I would expect this calculation to show that future government deficits continue to fall short of the projected demand leakages, as has been the case in generally since 1945.
- Convert Retirement Entitlements into 30-year Budgeted Discretionary Programs.
Such a move recognizes that mandatory retirement funding programs for millionaires that crowd out discretionary spending programs for homeless war veterans.
Government spending can only be ‘crowded out’ by inflation fears due to lack of real output capacity. With today’s excess capacity, and projections of future excess capacity, we can readily afford any additional desired government spending for homeless war veterans.
- do not make any sense at all. If we are to contain entitlement spending and reform the programs driving those outlays, then a paradigm shift will likely be required. Recognizing Social Security and Medicare as discretionary programs helps to force attention on changes that will assure their survival well into the 21st century.
We can readily afford any additional spending as long as there is excess real capacity.

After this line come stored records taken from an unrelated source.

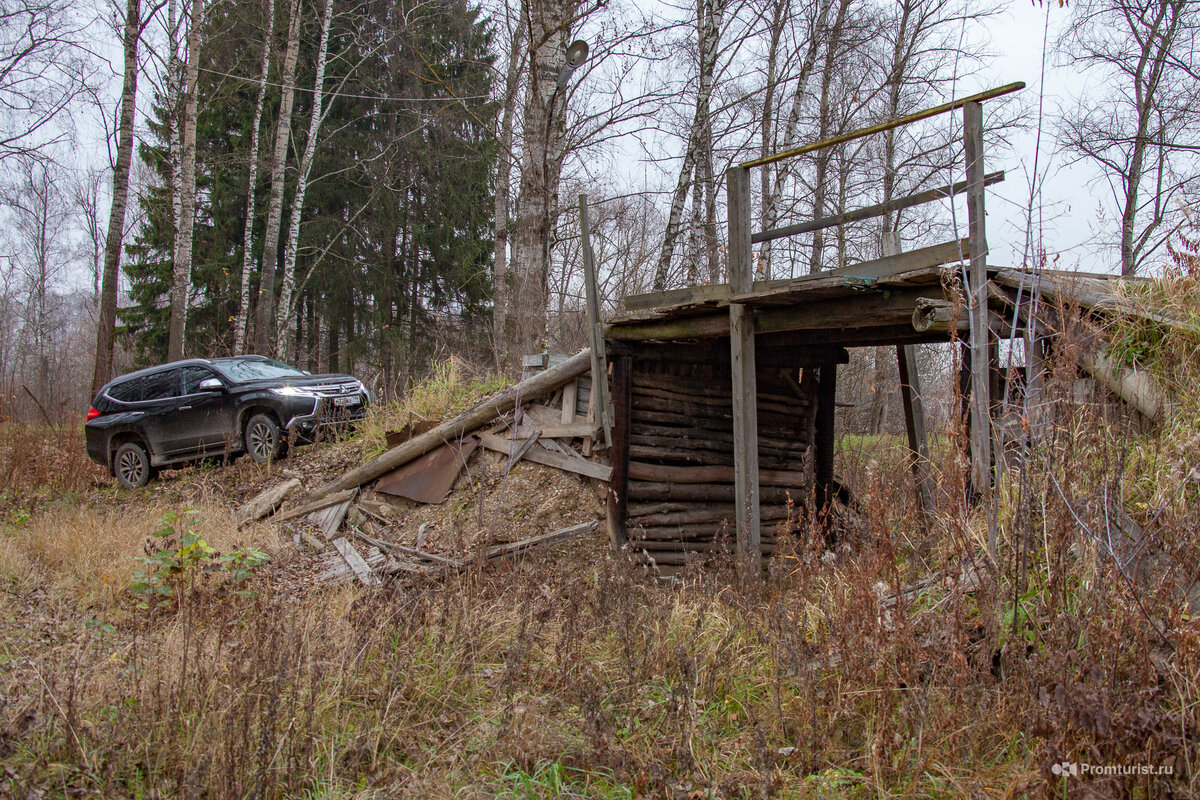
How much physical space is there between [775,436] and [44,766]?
295 inches

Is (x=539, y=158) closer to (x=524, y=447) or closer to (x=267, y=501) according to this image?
(x=524, y=447)

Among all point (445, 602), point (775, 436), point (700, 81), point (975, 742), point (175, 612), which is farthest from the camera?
point (700, 81)

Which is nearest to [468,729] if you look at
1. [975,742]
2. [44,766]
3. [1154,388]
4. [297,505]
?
[44,766]

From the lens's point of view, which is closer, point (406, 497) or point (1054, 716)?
point (1054, 716)

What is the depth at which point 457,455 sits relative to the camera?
820 centimetres

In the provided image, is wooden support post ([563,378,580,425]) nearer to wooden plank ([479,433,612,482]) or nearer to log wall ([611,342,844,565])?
wooden plank ([479,433,612,482])

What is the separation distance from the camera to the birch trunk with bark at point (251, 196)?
15344 mm

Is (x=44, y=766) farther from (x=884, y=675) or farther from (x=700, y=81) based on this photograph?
(x=700, y=81)

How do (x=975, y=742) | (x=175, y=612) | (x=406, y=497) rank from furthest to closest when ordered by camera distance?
1. (x=406, y=497)
2. (x=175, y=612)
3. (x=975, y=742)

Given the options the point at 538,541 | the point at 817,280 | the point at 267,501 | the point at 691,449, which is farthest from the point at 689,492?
the point at 267,501

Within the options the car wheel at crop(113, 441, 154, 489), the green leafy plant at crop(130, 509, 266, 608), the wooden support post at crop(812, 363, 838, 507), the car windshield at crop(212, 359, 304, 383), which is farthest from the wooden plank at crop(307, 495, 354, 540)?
the wooden support post at crop(812, 363, 838, 507)

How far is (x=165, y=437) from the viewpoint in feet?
35.5

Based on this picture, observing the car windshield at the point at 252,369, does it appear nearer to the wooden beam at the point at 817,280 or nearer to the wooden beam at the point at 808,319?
the wooden beam at the point at 808,319

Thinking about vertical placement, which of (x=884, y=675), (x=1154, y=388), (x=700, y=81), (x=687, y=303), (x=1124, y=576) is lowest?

Greater Predictability, Greater Productivity
Serious work by the Congress on tax, energy, and spending policy will create greater predictability for investors and business owners and assure workers that they will have a better chance of improving their wages through increased productivity.
Right, and a long term plan by Congress for its expenditures will be the backbone driver of that growth.
Efforts to enhance this nation’s long-term economic health may very well have immediate, short-run benefits as economic decision makers reduce the risk premium they place on starting new businesses or expanding existing enterprises.
Business has a long history of tagging along on the lead taken by Congress from its direct spending and incentives it puts in place.